[Excerpts from a spatial dataset]
* * *
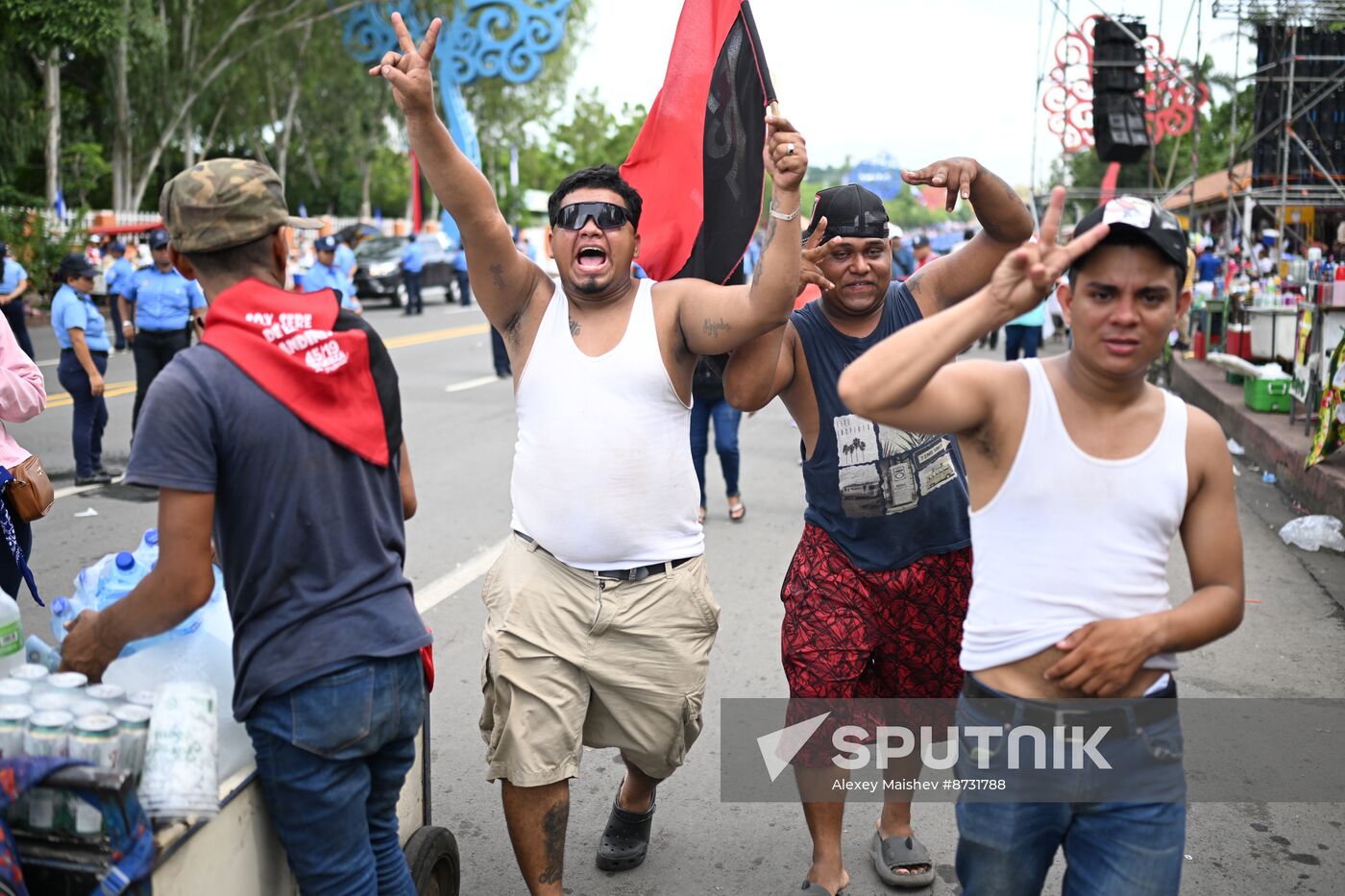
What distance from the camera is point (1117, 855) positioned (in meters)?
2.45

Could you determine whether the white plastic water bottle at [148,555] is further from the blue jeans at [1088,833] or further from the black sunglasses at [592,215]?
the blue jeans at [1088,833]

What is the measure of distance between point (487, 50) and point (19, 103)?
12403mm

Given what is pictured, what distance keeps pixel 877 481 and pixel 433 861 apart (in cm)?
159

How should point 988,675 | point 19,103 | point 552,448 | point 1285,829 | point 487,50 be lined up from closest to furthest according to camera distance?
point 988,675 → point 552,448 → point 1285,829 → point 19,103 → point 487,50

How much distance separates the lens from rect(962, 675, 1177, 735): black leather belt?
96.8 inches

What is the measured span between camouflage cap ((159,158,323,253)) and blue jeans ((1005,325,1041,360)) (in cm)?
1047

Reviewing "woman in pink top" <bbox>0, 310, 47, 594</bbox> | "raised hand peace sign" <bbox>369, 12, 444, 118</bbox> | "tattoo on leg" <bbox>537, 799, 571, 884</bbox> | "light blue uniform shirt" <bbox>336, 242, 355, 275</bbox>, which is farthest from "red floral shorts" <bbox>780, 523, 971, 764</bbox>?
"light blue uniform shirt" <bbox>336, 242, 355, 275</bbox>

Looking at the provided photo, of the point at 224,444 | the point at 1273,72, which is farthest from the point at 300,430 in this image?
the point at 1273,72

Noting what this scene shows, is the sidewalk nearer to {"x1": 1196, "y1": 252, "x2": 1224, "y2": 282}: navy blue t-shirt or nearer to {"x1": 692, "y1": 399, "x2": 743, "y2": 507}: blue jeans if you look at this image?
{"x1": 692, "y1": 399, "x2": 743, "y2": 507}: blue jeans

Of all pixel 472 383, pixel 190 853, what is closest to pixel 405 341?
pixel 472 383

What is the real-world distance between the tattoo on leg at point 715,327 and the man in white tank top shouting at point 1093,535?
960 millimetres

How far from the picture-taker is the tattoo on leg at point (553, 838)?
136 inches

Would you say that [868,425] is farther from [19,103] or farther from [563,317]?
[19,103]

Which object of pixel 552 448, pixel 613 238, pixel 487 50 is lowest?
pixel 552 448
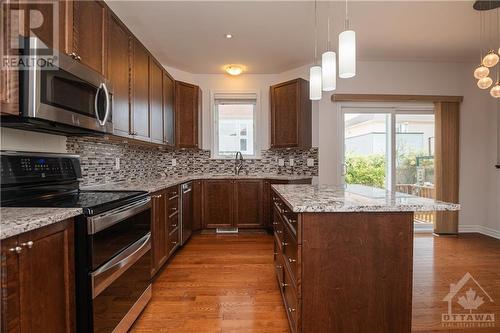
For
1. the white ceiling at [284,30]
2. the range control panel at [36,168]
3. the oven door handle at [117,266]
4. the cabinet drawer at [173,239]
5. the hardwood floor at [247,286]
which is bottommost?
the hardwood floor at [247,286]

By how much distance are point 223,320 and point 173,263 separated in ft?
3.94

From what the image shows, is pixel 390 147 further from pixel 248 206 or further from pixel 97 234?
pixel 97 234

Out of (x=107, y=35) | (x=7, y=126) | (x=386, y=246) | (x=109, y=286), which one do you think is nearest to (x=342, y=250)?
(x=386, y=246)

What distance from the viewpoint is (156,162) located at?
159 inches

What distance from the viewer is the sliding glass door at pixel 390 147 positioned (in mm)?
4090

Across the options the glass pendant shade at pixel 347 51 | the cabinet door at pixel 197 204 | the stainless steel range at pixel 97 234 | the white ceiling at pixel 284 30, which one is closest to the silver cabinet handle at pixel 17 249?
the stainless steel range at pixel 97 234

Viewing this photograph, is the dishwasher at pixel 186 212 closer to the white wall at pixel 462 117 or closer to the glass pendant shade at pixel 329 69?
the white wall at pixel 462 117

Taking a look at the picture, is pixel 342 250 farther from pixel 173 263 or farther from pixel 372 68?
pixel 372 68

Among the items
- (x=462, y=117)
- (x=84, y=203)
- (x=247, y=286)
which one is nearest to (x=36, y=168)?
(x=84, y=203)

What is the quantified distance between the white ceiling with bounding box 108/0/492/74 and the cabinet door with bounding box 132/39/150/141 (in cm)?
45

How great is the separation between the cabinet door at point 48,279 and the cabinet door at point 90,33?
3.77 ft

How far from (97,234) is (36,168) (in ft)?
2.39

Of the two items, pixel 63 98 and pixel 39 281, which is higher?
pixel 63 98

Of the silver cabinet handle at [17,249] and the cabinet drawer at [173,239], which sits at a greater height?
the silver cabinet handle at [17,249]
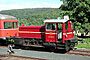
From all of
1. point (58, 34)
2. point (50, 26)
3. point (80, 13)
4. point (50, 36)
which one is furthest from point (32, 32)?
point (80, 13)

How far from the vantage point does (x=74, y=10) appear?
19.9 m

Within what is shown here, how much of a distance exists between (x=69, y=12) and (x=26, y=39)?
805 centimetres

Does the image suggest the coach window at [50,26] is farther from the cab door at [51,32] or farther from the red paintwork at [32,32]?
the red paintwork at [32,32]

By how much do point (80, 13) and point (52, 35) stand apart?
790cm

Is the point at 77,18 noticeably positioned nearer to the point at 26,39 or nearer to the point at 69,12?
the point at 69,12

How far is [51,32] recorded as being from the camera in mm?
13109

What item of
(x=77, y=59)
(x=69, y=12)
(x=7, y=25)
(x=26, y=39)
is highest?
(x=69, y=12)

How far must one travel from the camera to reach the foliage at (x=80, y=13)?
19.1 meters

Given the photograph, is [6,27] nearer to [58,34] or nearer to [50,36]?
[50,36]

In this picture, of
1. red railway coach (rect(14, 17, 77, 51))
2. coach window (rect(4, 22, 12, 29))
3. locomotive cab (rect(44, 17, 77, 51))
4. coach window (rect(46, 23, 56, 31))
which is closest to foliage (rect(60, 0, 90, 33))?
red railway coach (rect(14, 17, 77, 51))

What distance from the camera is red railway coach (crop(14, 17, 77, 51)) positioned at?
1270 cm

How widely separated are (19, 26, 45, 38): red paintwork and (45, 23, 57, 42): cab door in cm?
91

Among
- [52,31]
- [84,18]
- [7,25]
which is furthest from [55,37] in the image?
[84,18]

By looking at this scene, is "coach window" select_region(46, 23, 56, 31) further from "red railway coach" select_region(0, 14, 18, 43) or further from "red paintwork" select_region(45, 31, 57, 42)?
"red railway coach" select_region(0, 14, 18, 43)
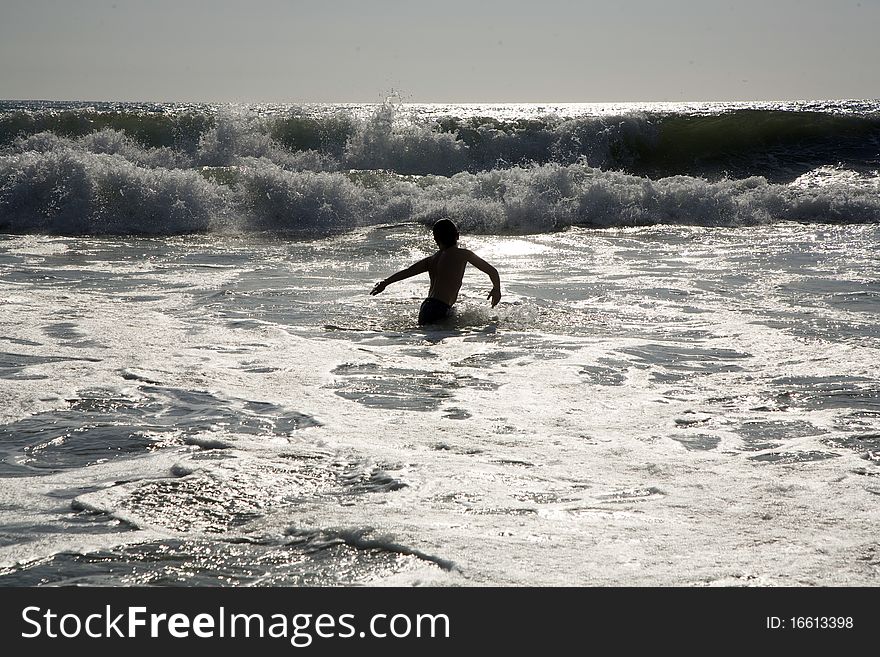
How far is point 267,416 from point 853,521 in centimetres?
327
* * *
* What the task requires *
Quote the records exactly, starting with the line that contains "523, 971, 764</bbox>?" and going on through the line that contains "960 millimetres", with both of those lines included.

* Written answer *
Reviewing "woman in pink top" <bbox>0, 310, 47, 594</bbox> | "raised hand peace sign" <bbox>369, 12, 444, 118</bbox> | "tattoo on leg" <bbox>537, 799, 571, 884</bbox> | "light blue uniform shirt" <bbox>336, 242, 355, 275</bbox>, which is farthest from "red floral shorts" <bbox>780, 523, 971, 764</bbox>?
"light blue uniform shirt" <bbox>336, 242, 355, 275</bbox>

Looking at the provided photo, of the point at 224,444 | the point at 1273,72, which is farthest from the point at 300,430 in this image?
the point at 1273,72

Noting what this scene shows, is the sidewalk nearer to {"x1": 1196, "y1": 252, "x2": 1224, "y2": 282}: navy blue t-shirt or nearer to {"x1": 692, "y1": 399, "x2": 743, "y2": 507}: blue jeans if you look at this image?
{"x1": 692, "y1": 399, "x2": 743, "y2": 507}: blue jeans

Of all pixel 472 383, pixel 190 853, what is closest to pixel 405 341?
pixel 472 383

What is the real-world distance between the tattoo on leg at point 715,327 and the man in white tank top shouting at point 1093,535?
960 millimetres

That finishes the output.